Dataset Guidelines for Forecast

Consult to the following guidelines if Amazon Forecast fails to import your dataset, or if your dataset doesn't function as expected.

Timestamp Format

For Year (Y), Month (M), Week (W), and Day (D) collection frequencies, Forecast supports the yyyy-MM-dd timestamp format (for example, 2019-08-21) and, optionally, the HH:mm:ss format (for example, 2019-08-21 15:00:00).

For Hour (H) and Minute (M) frequencies, Forecast supports only the yyyy-MM-dd HH:mm:ss format (for example 2019-08-21 15:00:00).

Guideline: Change the timestamp format for the collection frequency of your dataset to the supported format.

Amazon S3 File or Bucket

When you import a dataset, you can specify either the path to a CSV or Parquet file in your Amazon Simple Storage Service (Amazon S3) bucket that contains your data or the name of the S3 bucket that contains your data. If you specify a CSV or Parquet file, Forecast imports just that file. If you specify an S3 bucket, Forecast imports all of the CSV or Parquet files in the bucket up to 10,000 files. If you import multiple files by specifying a bucket name, all CSV or Parquet files must conform to the specified schema.

Guideline: Specify a specific file or an S3 bucket using the following syntax:

s3://bucket-name/example-object.csv

s3://bucket-name/example-object.parquet

s3://bucket-name/prefix/

s3://bucket-name

Parquet files can have the extension .parquet, .parq, .pqt, or no extension at all.

Full Dataset Updates

Your first dataset import is always a full import, subsequent imports can either be full or incremental updates.

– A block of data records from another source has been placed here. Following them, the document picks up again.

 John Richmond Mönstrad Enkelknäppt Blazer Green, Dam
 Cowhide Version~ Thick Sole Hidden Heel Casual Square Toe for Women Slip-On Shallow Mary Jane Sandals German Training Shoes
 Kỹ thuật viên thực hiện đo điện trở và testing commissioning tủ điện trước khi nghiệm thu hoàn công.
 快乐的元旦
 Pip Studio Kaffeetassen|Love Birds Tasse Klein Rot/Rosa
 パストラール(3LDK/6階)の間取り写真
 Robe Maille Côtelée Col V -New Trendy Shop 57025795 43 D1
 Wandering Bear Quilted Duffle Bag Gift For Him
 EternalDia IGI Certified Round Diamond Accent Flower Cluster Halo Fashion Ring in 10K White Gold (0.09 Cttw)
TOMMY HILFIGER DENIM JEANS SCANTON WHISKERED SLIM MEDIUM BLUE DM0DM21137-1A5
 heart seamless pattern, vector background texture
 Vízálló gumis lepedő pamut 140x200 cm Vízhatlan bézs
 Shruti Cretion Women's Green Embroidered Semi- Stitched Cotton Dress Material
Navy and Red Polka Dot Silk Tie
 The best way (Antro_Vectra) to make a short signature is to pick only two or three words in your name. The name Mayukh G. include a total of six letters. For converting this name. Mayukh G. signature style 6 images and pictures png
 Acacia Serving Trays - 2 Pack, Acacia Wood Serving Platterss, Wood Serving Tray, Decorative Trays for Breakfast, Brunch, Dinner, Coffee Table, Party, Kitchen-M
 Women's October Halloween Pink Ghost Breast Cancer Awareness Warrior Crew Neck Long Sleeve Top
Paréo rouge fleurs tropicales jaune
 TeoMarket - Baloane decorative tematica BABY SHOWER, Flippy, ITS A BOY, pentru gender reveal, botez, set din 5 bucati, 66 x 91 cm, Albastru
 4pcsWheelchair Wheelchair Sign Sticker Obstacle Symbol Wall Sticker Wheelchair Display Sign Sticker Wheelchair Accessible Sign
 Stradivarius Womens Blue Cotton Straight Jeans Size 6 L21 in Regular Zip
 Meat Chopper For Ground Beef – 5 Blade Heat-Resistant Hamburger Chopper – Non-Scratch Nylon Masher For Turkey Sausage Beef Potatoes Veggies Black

You must use the Forecast API to specify the import mode.

With a full update, all existing data is replaced with the newly imported data. Because full dataset import jobs are not aggregated, your most recent dataset import is the one that is used when training a predictor or generating a forecast.

Guideline: Create an incremental dataset update to append your new data to the existing data. Otherwise, ensure that your most recent dataset import contains all of the data you want to model, and not just the new data collected since the previous import.

Incremental Dataset Updates

Fields such as timestamp, data format, geolocation, etc. are read from the currently active dataset. You do not need to include this information with an incremental dataset import. If they are included, they must match the originally provided values.

Guideline: Perform a full dataset import to change any of these values.

Attribute Order

The order of attributes specified in the schema definition must match the column order in the CSV or Parquet file that you are importing. For example, if you defined timestamp as the first attribute, then timestamp must also be the first column in the input file.

Guideline: Verify that the columns in the input file are in the same order as the schema attributes that you created.

Weather Index

In order to apply the Weather Index, you must include a geolocation attribute in your target time series and any related time series datasets. You also need to specify time zones for your target time series timestamps.

Guideline: Ensure that your datasets include a geolocation attribute and that your timestamps have an assigned time zone. For more information, refer to the Weather Index Conditions and Restrictions.

Dataset Header

A dataset header in your input CSV may cause a validation error. We recommend omitting a header for CSV files.

Guideline: Delete the dataset header and try the import again.

A dataset header is required for Parquet files.

Dataset Status

Before you can import training data with the CreateDatasetImportJob operation, the Status of the dataset must be ACTIVE.

Guideline: Use the DescribeDataset operation to get the dataset's status. If the creation or update of the dataset failed, check the formatting of your dataset file and attempt to create it again.

Default File Format

The default file format is CSV.

File Format and Delimiter

Forecast supports only the comma-separated values (CSV) file format and Parquet format. You can't separate values using tabs, spaces, colons, or any other characters.

Guideline: Convert your dataset to CSV format (using only commas as your delimiter) or Parquet format and try importing the file again.

File Name

File names must contain at least one alphabetic character. Files with names that are only numeric can't be imported.

Guideline: Rename your input data file to include at least one alphabetic character and try importing the file again.

Partitioned Parquet Data

Forecast does not read partitioned Parquet files.

What-if analysis Dataset Requirements

What-if analyses require CSV datasets. The TimeSeriesSelector operation of the CreateWhatIfAnalysis action and the TimeSeriesReplacementDataSource operation of the CreateWhatIfForecast do not accept Parquet files.